▸ Excerpted text
>>>>

The thought of what I was about to do was a little daunting, but I felt relaxed as I dressed for Friday’s audition. For the first time, I put on the dark gray polyester shirt my aunt gave me for Christmas. The television types would appreciate the shirt, I thought.
The audition was from 5 to 9 p.m. at Harrah’s. It was inside a convention room on the second floor. About 5:30 p.m., I took a seat next to a string of seven talkative women auditioning for the bachelorette and filled out my application.
I wrote I was in advertising because I overhear what goes on on the other side of the newsroom and might be able to answer questions if asked. I marked “no” on questions such as was there ever a restraining order against me.
My turn came. I was escorted down a hallway where I shook hands with Bo and Gwen. A small black video camera on a tripod faced an empty green chair. I took a seat.
“Can you give us your full name please?” asked a very cheerful Bo.
“William Walter Ferchland,” I said, looking at Bo who stared at the camera during my response. “WWF. Like the wrestling federation.” I received smiles and a laugh. Good joke, Billy, keep it up.

<<<<

▸ Supplied data
>>>>

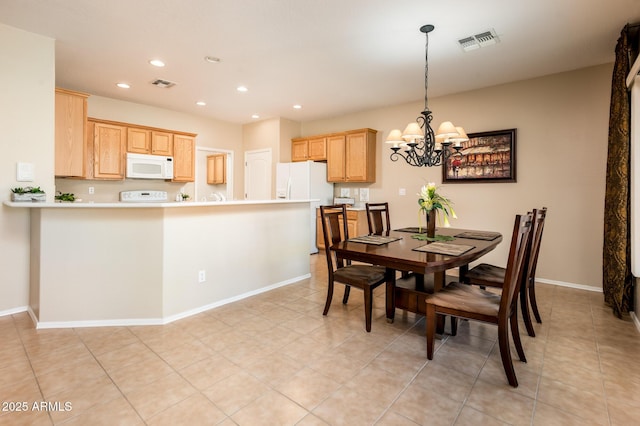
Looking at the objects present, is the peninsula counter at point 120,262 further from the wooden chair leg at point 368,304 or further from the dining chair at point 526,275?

<<<<

Continue the Harrah's audition account from its final line.

Bo asked what I did for a living, my age, relationship history, where I have lived. Gwen never said a word. I believed if I were a viable contestant, she would speak.
Then I was asked why I wanted to find a wife in front of millions of people. I began to squirm. I wanted to impress them, to make Gwen talk, but ended up mumbling something about how I could possibly find a marriage-worthy woman out of the 25 contesting bachelorettes. I was politely excused.
My time with Gwen and Bo had been seemingly shorter than the others.
I left with my self-confidence semi-intact and wandered through the casino thinking of my weekend trip to the Bay Area, if Firestone sweated in the hot seat and which attractive single woman he was going to eliminate next.
I should have listed my occupation as an international businessman.